* _Material_
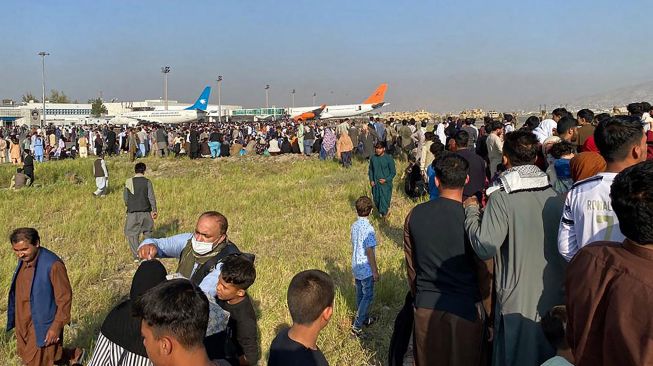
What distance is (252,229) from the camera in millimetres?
9820

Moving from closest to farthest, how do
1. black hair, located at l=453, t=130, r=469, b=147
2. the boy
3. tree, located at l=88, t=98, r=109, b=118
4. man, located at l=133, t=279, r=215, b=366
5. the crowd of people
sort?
1. the crowd of people
2. man, located at l=133, t=279, r=215, b=366
3. the boy
4. black hair, located at l=453, t=130, r=469, b=147
5. tree, located at l=88, t=98, r=109, b=118

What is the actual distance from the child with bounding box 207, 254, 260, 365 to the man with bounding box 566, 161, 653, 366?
5.75 ft

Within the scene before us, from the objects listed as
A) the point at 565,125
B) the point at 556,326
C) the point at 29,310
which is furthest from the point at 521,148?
the point at 29,310

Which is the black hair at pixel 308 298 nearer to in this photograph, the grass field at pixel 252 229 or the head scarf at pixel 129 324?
the head scarf at pixel 129 324

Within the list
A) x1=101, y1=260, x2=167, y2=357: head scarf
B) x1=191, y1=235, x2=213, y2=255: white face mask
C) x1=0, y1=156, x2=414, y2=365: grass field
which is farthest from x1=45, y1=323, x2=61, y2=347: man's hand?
x1=101, y1=260, x2=167, y2=357: head scarf

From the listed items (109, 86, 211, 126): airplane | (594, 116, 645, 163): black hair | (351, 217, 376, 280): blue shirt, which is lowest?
(351, 217, 376, 280): blue shirt

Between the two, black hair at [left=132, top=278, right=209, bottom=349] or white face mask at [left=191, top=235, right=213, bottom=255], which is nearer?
black hair at [left=132, top=278, right=209, bottom=349]

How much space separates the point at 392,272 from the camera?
6508 millimetres

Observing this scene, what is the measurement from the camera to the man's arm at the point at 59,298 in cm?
407

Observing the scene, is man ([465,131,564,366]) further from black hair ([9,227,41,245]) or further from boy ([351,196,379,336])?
black hair ([9,227,41,245])

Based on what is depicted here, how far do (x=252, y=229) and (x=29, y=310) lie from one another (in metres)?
5.79

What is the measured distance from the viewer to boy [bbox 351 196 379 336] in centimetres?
484

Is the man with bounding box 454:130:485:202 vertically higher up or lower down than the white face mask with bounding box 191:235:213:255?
higher up

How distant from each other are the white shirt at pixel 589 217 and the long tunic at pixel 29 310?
3.75 meters
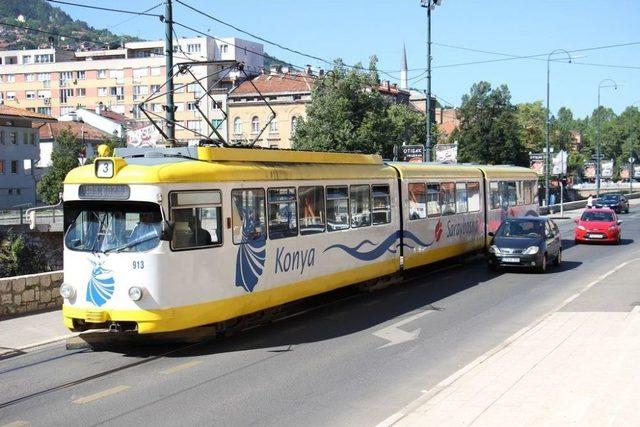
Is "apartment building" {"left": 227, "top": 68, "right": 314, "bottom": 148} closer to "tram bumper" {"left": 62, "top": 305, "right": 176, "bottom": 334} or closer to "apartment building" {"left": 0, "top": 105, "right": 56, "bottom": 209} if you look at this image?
"apartment building" {"left": 0, "top": 105, "right": 56, "bottom": 209}

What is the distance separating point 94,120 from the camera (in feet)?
304

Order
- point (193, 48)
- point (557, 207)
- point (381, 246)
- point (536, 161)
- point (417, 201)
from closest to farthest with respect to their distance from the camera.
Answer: point (381, 246)
point (417, 201)
point (536, 161)
point (557, 207)
point (193, 48)

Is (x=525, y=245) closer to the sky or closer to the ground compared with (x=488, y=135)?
closer to the ground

* _Stated problem_
Output the lines above in full and exactly as given, omitting any pictures.

* _Solution for this exercise_
What distance is (252,229) from the camera in millimetres?
9820

Moving from closest to farthest, how do
1. black hair, located at l=453, t=130, r=469, b=147
2. the boy
3. tree, located at l=88, t=98, r=109, b=118
4. man, located at l=133, t=279, r=215, b=366
5. the crowd of people
sort?
1. the crowd of people
2. man, located at l=133, t=279, r=215, b=366
3. the boy
4. black hair, located at l=453, t=130, r=469, b=147
5. tree, located at l=88, t=98, r=109, b=118

What is the actual distance from the child with bounding box 207, 254, 260, 365 to the man with bounding box 566, 161, 653, 366?
5.75 ft

Within the scene before us, from the objects listed as
A) the point at 565,125
B) the point at 556,326
C) the point at 29,310
which is furthest from the point at 521,148?
the point at 29,310

Which is the black hair at pixel 308 298 nearer to in this photograph, the grass field at pixel 252 229 or the head scarf at pixel 129 324?
the head scarf at pixel 129 324

Within the list
A) x1=101, y1=260, x2=167, y2=357: head scarf
B) x1=191, y1=235, x2=213, y2=255: white face mask
C) x1=0, y1=156, x2=414, y2=365: grass field
which is farthest from x1=45, y1=323, x2=61, y2=347: man's hand?
x1=101, y1=260, x2=167, y2=357: head scarf

From the listed items (109, 86, 211, 126): airplane | (594, 116, 645, 163): black hair | (351, 217, 376, 280): blue shirt, which is lowest?
(351, 217, 376, 280): blue shirt

Between the two, black hair at [left=132, top=278, right=209, bottom=349] or white face mask at [left=191, top=235, right=213, bottom=255], which is nearer?
black hair at [left=132, top=278, right=209, bottom=349]

How much space separates the point at 392,272 from the camera?
6508 millimetres

Observing this scene, what is the measurement from the camera to the man's arm at the point at 59,298 in cm?
407

Observing the scene, is man ([465,131,564,366]) further from black hair ([9,227,41,245]) or further from boy ([351,196,379,336])?
black hair ([9,227,41,245])

Based on what is depicted here, how far do (x=252, y=229) and (x=29, y=310) lie from one another (in metres)?
5.79

What is the measured distance from the viewer to boy [bbox 351 196 379 336] in centimetres?
484

Is the man with bounding box 454:130:485:202 vertically higher up or lower down than the white face mask with bounding box 191:235:213:255?
higher up

How distant from each other are the white shirt at pixel 589 217 and the long tunic at pixel 29 310?
3.75 meters
Is "apartment building" {"left": 227, "top": 68, "right": 314, "bottom": 148} closer to "tram bumper" {"left": 62, "top": 305, "right": 176, "bottom": 334} or closer to "apartment building" {"left": 0, "top": 105, "right": 56, "bottom": 209} if you look at this image?
"apartment building" {"left": 0, "top": 105, "right": 56, "bottom": 209}

What is the distance separating point 94,120 from the camera (in feet)?
304

Order
- point (193, 48)
- point (557, 207)
- point (381, 246)
- point (536, 161)
- point (417, 201)
from closest to farthest with respect to their distance from the camera.
Answer: point (381, 246)
point (417, 201)
point (536, 161)
point (557, 207)
point (193, 48)

Is (x=525, y=245) closer to the sky or closer to the ground compared with (x=488, y=135)?
closer to the ground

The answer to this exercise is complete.